Micha is absolutely right when he talks about the possibilities of hitting barriers, right now vray is the more proven and versatile tool, but octane is very young and has a lot of potential…

As I said octane is pure GPU powered, e.g. arion can use GPU and CPU together but this does not necessarily mean that arion is faster than octane. I used a few render engines and octane feels very fast…

Andreas

If I would use Octane than I would like to have an alternative engine for difficult projects

Agree 100% with you Micha. And this is very I got interested in THEA render. I recently got involved in very interesting discussion here:

THEA realy seem to have a bright future and this new CPU+GPU feature thats is going to be implemented in december seems realy interesting.

note - diffuse reflection doesn’t mean blurry reflection. Andy means diffuse bouncing light (indirect GI light) isn’t calculated by AO.

So its just one light bounce, no 2nd, 3rd,4th…?

I yet have to decide in wich software to invest my time…

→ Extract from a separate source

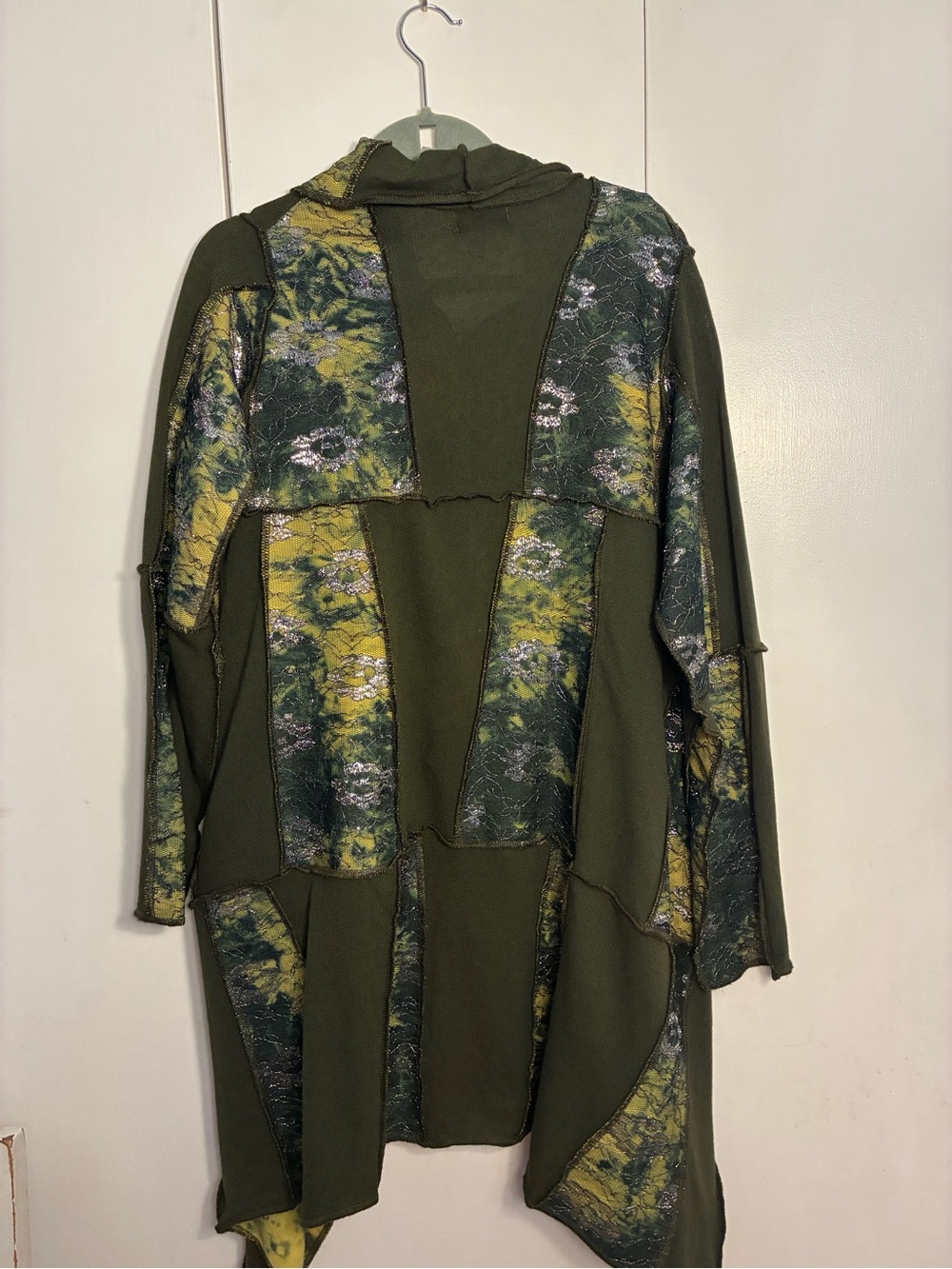 Axel Hardy Patchwork Olive Cardigan Multi Media Boho RenFair Fairygoth AvantGard - Picture 2 of 10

Right, AO doesn’t show diffuse bouncing light and so the render can be looking more artificial, less real. For example my impression is that Brazil renderings show a grey look because the usage of AO or limited bounces. One big advantage of Vray is, that the image calculion based on the light cache pass, where light “unlimited” bounce around. This pass is the base for the following biased pass (irradiance map).
For example if you have a room with furniture, than the lighting behind the furniture is caused by the indirect light bouncing around. I’m not sure it’s a good example. :slight_smile:

-( …I dont understand you.
Ist term GI related to infinite light bouncing (indirect light)?